Problem statement. Return each line of the material below that contains the word "dark", treating uppercase and lowercase letters as distinct.

Given records.

::::

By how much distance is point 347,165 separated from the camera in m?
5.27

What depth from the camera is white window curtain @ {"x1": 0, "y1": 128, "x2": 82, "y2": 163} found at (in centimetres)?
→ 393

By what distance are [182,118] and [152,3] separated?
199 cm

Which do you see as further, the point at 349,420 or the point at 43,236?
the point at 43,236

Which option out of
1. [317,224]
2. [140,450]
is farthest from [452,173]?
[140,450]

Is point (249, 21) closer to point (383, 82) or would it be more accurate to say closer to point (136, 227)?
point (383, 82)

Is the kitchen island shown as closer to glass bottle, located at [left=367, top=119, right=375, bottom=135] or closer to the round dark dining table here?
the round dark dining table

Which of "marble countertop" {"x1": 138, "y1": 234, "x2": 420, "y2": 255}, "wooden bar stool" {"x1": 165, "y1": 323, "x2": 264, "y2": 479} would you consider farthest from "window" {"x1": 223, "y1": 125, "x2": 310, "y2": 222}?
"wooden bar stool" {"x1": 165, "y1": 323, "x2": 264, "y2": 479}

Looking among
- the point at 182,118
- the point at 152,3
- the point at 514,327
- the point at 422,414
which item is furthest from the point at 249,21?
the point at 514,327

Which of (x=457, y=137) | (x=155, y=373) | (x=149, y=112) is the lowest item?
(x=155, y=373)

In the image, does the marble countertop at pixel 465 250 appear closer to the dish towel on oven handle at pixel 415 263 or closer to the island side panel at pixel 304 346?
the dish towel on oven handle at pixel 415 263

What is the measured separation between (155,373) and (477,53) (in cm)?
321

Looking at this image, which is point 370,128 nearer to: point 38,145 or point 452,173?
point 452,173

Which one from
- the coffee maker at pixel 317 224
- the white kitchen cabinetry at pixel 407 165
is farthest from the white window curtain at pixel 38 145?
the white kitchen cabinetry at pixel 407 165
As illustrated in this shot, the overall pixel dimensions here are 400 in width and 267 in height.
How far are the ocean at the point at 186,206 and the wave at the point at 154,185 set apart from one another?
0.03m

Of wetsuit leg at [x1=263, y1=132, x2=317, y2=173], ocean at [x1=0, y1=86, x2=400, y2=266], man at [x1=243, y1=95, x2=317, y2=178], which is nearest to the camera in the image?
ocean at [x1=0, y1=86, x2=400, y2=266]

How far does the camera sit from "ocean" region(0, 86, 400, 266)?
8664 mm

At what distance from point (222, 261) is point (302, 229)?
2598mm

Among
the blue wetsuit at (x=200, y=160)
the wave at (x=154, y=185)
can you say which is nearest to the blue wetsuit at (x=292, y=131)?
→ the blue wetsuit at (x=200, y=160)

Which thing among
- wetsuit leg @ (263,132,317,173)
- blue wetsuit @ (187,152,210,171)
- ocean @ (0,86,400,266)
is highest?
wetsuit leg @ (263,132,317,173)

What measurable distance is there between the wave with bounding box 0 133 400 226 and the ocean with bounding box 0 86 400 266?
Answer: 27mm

::::

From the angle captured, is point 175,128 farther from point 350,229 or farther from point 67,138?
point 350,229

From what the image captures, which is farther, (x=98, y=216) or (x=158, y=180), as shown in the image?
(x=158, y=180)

::::

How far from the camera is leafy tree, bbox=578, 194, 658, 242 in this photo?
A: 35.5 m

::::

Output for this task.
Is the kitchen island shown as closer to glass bottle, located at [left=367, top=119, right=375, bottom=135] or closer to the round dark dining table here?
the round dark dining table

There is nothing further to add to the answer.